**Problem statement:** Please pull out every line of the rows below that contains the word "distance", matching its case.

**Data in this exercise:**

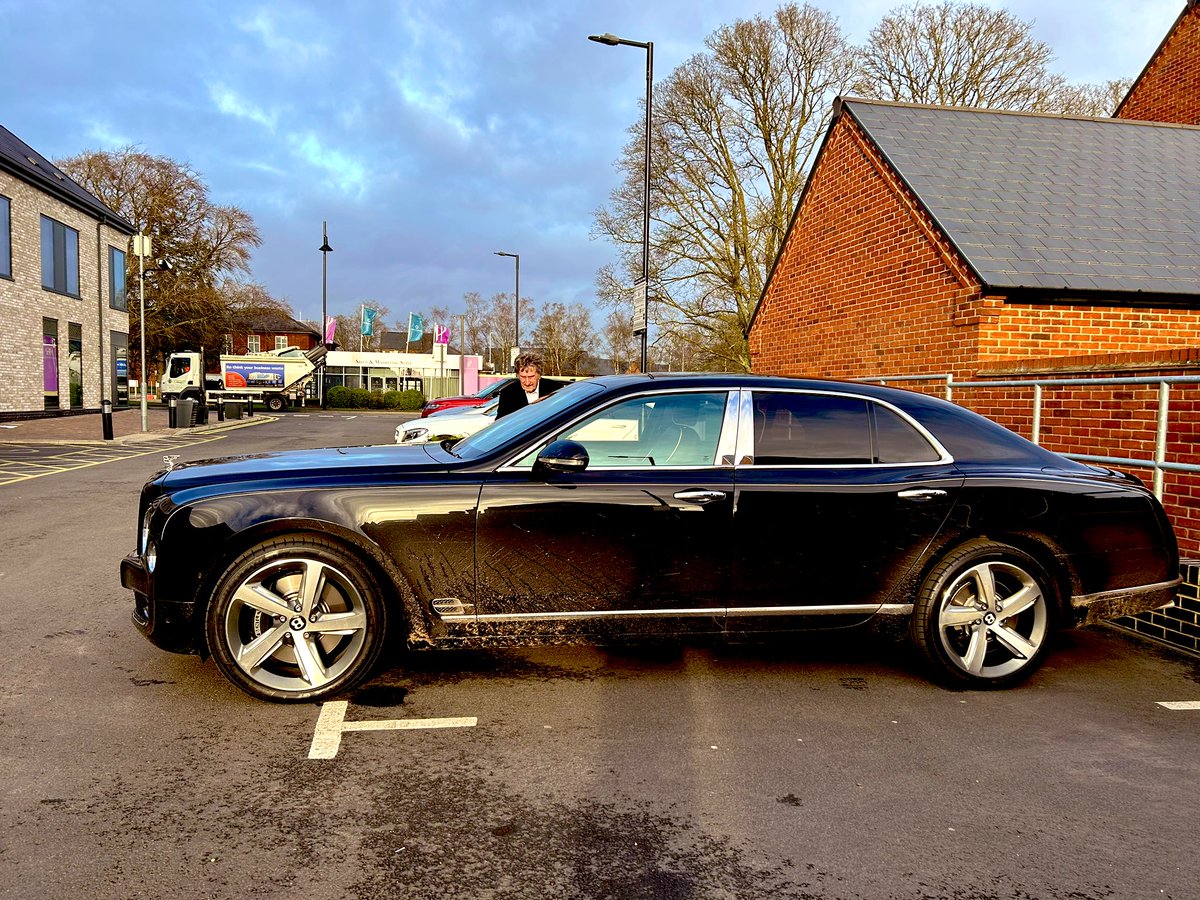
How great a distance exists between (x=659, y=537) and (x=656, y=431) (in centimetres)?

* * *

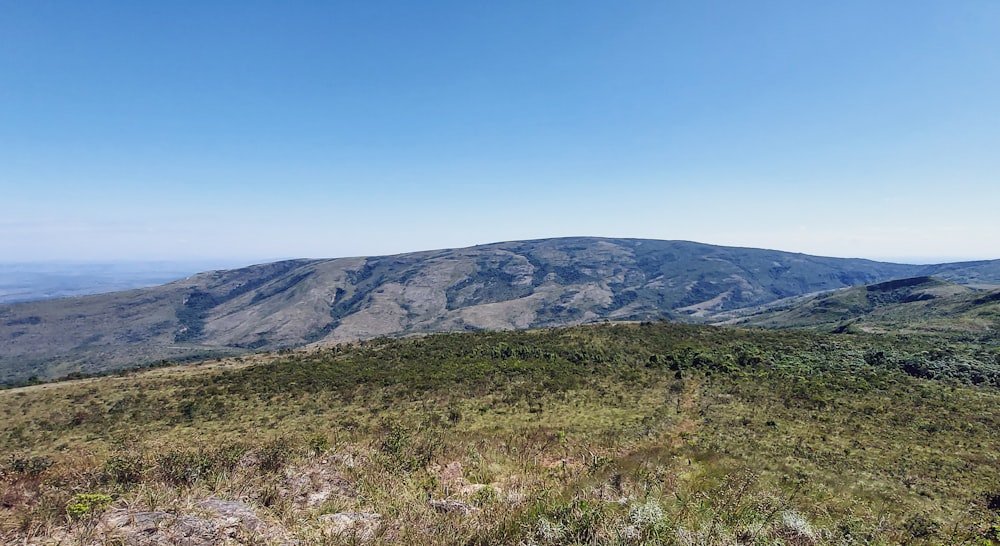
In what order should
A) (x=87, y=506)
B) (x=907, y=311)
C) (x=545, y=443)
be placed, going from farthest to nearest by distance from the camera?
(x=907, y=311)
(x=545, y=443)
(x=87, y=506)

**Worked answer:**
How great a distance exists between (x=659, y=537) and (x=656, y=431) (in centimetres)?
be placed, going from farthest to nearest by distance from the camera?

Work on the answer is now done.